La sangre salpicó a Hiei por completo. Atónito miró a Kurama que tenia sobre el torso una profunda herida. El rostro de Hiei era una mezcla de confusión y horror, dolor y amargura. El youko lo observaba con una dulce sonrisa, que transformaba lentamente sus plateados cabellos en el rojizo de antes.
- Kurama..... mierda....porqué?...-dijo secamente, dejando caer su espada ensangrentada de sus manos, atónito, sin reacción alguna ante el trágico hecho que se presentaba a su frente.
- Hiei, perdóname – se desplomó siendo sujetado hábilmente por el demonio, quien abrazó ese cuerpo con fuerza, viendo su mirada verde y vívida en esos últimos instantes, como lo había percibido en aquella póstuma noche.
- Kurama, porqué? Porqué? por lo que más quieras, no te atrevas....a......dejarme.....
- Perdóname Hiei...- le sonrió bellamente, como hacía tiempo que no dibujaban sus labios tan sensible expresión - .... puedo pedirte .....un favor? – tosió dolorosamente, sintiendo que su pecho derramaba sangre sin parar. Una línea roja se perfiló en su comisura, cayendo hasta su cuello. Hiei lo observaba desesperado, horrorizado. El dolor como nunca antes lo había sentido.
- Si...
- Haz que mi madre.....olvide..... que tuvo un hijo....... –le sonrió nuevamente con aquella póstuma y mortal sonrisa.
- Kurama! – sorprendido , abrazó a su amigo, besándole la frente.

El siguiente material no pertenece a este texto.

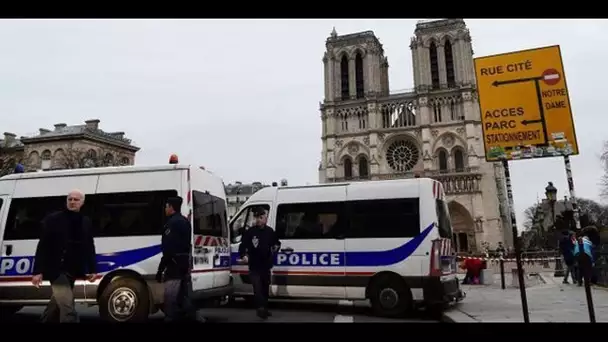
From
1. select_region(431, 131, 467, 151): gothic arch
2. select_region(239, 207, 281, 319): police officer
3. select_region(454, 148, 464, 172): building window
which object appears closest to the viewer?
select_region(239, 207, 281, 319): police officer

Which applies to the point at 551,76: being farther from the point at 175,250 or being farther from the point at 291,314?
the point at 291,314

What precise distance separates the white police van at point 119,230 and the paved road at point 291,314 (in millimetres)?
556

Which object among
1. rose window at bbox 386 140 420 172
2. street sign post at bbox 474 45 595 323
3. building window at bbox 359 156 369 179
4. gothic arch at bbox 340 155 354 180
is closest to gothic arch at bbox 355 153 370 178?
building window at bbox 359 156 369 179

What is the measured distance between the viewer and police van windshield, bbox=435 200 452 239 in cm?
898

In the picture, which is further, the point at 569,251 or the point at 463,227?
the point at 463,227

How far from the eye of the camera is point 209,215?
8289mm

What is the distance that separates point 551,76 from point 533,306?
4819 mm

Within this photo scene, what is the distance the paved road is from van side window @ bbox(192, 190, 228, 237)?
5.01 feet

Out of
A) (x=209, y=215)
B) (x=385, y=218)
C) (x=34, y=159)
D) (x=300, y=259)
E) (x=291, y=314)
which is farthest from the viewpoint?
(x=34, y=159)

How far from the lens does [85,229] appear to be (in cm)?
586

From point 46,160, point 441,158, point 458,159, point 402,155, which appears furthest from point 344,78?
point 46,160

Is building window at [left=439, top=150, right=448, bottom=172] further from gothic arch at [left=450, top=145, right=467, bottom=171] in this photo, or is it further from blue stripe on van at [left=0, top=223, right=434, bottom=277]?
blue stripe on van at [left=0, top=223, right=434, bottom=277]

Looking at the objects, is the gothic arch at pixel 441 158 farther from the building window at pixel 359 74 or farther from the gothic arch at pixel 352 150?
the building window at pixel 359 74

- Ella....sufrirá mucho.........yo....no deseo........causar más...daño....
Hiei lo observó, sintiendo que sus ojos se llenaban de lágrimas por primera vez en su vida.
- Hiei...... – Kurama con mucho dolor contraído en su rostro, llevó su mano a su pecho, tomando la perla en sus dedos ensangrentados. El collar estaba completamente rojo. – gracias – le dijo, dándoselo...
- Kurama, por favor, no me hagas esto!!!! – comenzó a elevar la voz desesperadamente. Koenma vio la situación desconcertado. Yuusuke incorporado no podía creer lo que sucedía. Nunca lo hubiera pensado. Cuándo había ocurrido eso! Él nunca lo había percibido. Esos dos..... ya era demasiado tarde para esos dos demonios...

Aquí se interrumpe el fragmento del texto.